In high school, I wrote a song called “Between These Walls.” I wasn't thrilled with the song, so it went in the file cabinet, but the title burned in me for the next 20 years. As I searched for titles for Hunter’s story, something to capture his emotional state, “Between These Walls” proved a perfect match.


Hunter obviously has a personal relationship with God. And we are given assurances we are never alone. Still Hunter, and most of us, still crave the touch--a hug, holding someone's hand... At a church I once attended, I was caught in a emotional situation, started crying and went outside. The pastor followed and chose  to hug me even though he added "we're not supposed to do this" and kept looking around... Needless to say, that hug gave me no encouragement! We have become so isolated and so in fear that we are no longer able to seek touch except through what we are, in effect, not to participate in without marriage...Sex! I think your book allows readers to think of Hunter's feelings, even we females, but this is fiction... What is the answer for real life?

Recognizing and respecting proper boundaries goes without saying. But beyond that, I believe our relationships and interactions would look much different if we allowed ourselves to be genuine more often. Really, we’re all screwed up in some way or another. Why pretend we’re not? Admitting it gives us more credibility to reach out to others. 


You close one chapter with a question "If they couldn't find hope in their church, not even with their pastor, to whom could they turn?" What would you want your readers to discover as a result of your book?

We impact others more than we realize. I’d want readers—and me too—to ask ourselves, “Do we hurt other people for the sake of our pride?” And if so, how much is it worth to hurt another soul? 


Randy, in a flashback by Hunter, responds to the question of whether he knew anybody gay, with "Don't make me puke, Can you imagine how disgusting that would be? They should round 'em up and keep 'em together in a colony or something, like they used to do with the fucking lepers." Yet, later in adult life Randy came and told him he supported Hunter. What do you want the readers to see in that dramatic change of heart?

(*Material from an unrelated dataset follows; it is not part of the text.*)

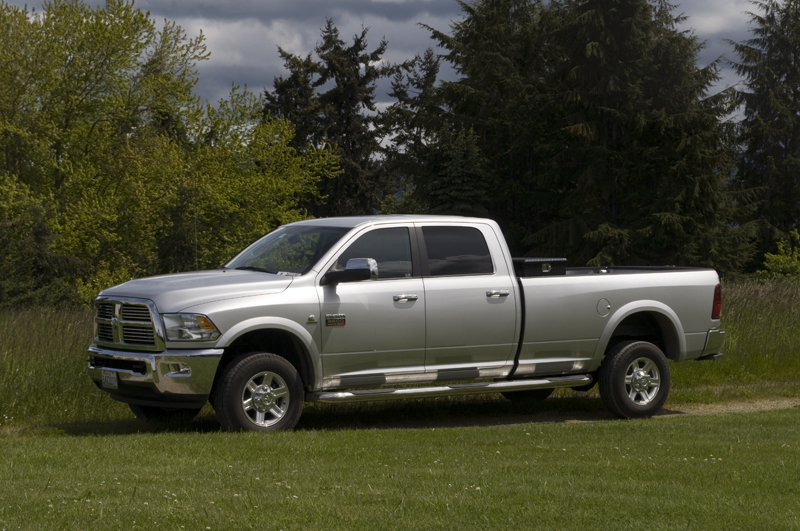 wtw running boards or bars for a megacab dually. Black Bedroom Furniture Sets. Home Design Ideas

We all grow. We all deal with regrets about how we've treated people, and I wanted to illustrate that in Randy. Randy made that original remark as a teenager. During those coming-of-age years, amid the insecurities inherent in them, we enter self-preservation mode. For most young males, the mere suspicion that he might be gay is among his worst nightmares. Oftentimes, they overcompensate as a defense mechanism, saying whatever they need to say to either hide the fact those feelings exist or to prove its non-existence. That early remark shows Randy in overcompensation mode. Randy didn't intend to hurt anyone; the poor kid was just scared.


One of the results of Hunter being "outed" was the response of "Christians." One pastor and others immediately took the offense, quoting scripture... Yet another pastor, used many parts of the Bible to explain what really might be the intent of scripture. Bottom line, John, from your study and research for the Book, what does God say about homosexuality?

People can come up with arguments on both sides of the issue, citing words and language translations and historical contexts. Personally, I’d rather look at how God says to treat others: with love and mercy. Love never fails. Love believes the best about others. More than anything, we need to know we’re loved. If love exists, the rest is covered. We can agree, or we can agree to disagree, but we love nonetheless.


And based upon that answer, what do you personally believe about those who identify themselves as homosexual?

Frankly, I don’t consider sexuality a factor that defines a person. We can be homosexual, heterosexual, male, female, black, white, high income, low income, highly educated, little educated, or any degree in between. Those are all surface-level characteristics, but who we truly are—that exists entirely in the heart. It’s the aspect of us that cannot be physically seen, yet it manifests itself in how we treat others.

Thank you John for this wonderful time of discussion! God Bless your continued writing!